I was told they begged Father Visitador Salvatierra to have a mission here in their lands.”

Morales chuckles, not meaning to be disrespectful to the priest. “They are but little children, reverend father. They see new things and wish them for themselves. But, it is not their way to toil as do we and will have to find strong reasons to come and work as you and I.”

The first order of business after the storehouse, chapel, and living quarters is the zanja, the vital channel to bring water from the stream to the gardens. Creating that channel is going to be back-breaking work and Mayorga wonders if his health will permit him to help the soldier.

Much to his chagrin, the problem is quickly solved. Once Morales gets the idea across to the women, Catarina turns and leaves the camp at a lope. She soon returns with three boys nearing manhood. It is clear they are hers and the priest explains what needs to be done. The youths are unhappy, but not about to disobey their mother. Amanda then runs off, soon returning with her two sons.

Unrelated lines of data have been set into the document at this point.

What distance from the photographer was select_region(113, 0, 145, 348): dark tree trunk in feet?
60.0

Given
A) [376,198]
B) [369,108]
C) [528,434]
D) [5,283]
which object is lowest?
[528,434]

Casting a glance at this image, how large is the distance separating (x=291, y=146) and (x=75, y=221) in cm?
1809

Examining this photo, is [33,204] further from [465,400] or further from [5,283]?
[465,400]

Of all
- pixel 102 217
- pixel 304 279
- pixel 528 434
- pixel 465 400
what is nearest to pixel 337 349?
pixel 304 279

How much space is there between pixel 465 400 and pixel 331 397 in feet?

With five pairs of less than willing hands to help, the task of clearing the path for the trench begins. It cannot be straight due to large boulders in the way, but Mayorga has an eye for such things and uses a stick to draw a line in the ground for it to follow.

While Morales bends his back to show the five youths what to do, the priest turns to clearing stones and rocks from the plot of land chosen for the first garden. It will be for planting the Three Sisters, the most basic foods of a mission; corn, squash, and beans. The rocks and stones are piled up to outline the plot and earth will fill in the cracks so the water will soak into the earth before running off to the next spot downhill where fruit trees will be planted.

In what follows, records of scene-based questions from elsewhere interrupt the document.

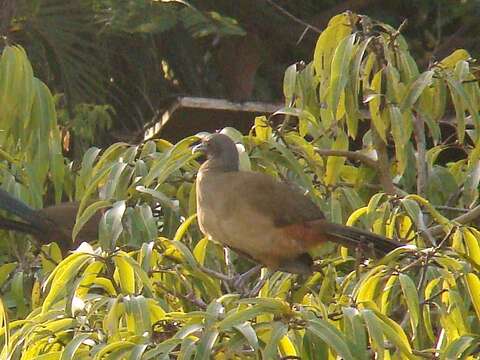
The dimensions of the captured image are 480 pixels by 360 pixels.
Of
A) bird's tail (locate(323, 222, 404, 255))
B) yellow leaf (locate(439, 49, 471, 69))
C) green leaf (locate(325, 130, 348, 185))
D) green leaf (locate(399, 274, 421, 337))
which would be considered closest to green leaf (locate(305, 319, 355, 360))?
green leaf (locate(399, 274, 421, 337))

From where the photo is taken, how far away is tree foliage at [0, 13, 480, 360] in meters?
3.43

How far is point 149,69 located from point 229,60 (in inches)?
22.1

There will be yet one other major project and that will be digging a well to provide drinking water to those who live at the mission. Even though the stream flows well, Mayorga has been warned that days may come when the stream dries up and the only water will come from the well.

Catarina and Amanda surprise the two Europeans by their ability to turn cornmeal into masa from which to make tortillas. That is when Mayorga learns they had lived near Misión San Javier and learned to make food the Spanish way. Amanda tells Father Mayorga that is exactly why she and her cousin had come to that place.

Days pass quickly, both Father Mayorga and Juan seeking their sleeping places sore and tired beyond belief. The soldier shakes his head in amazement as the priest forgoes sleep to spend hours deep in prayer. He is not surprised as all the other Jesuits to the same. They eat the simplest of food, spends hours laboring or conducting rites, then the remaining hours of each day in prayer.

How do they survive in this terrible land?

A runner comes to announce that Father Ugarte will soon be coming with livestock and others to help.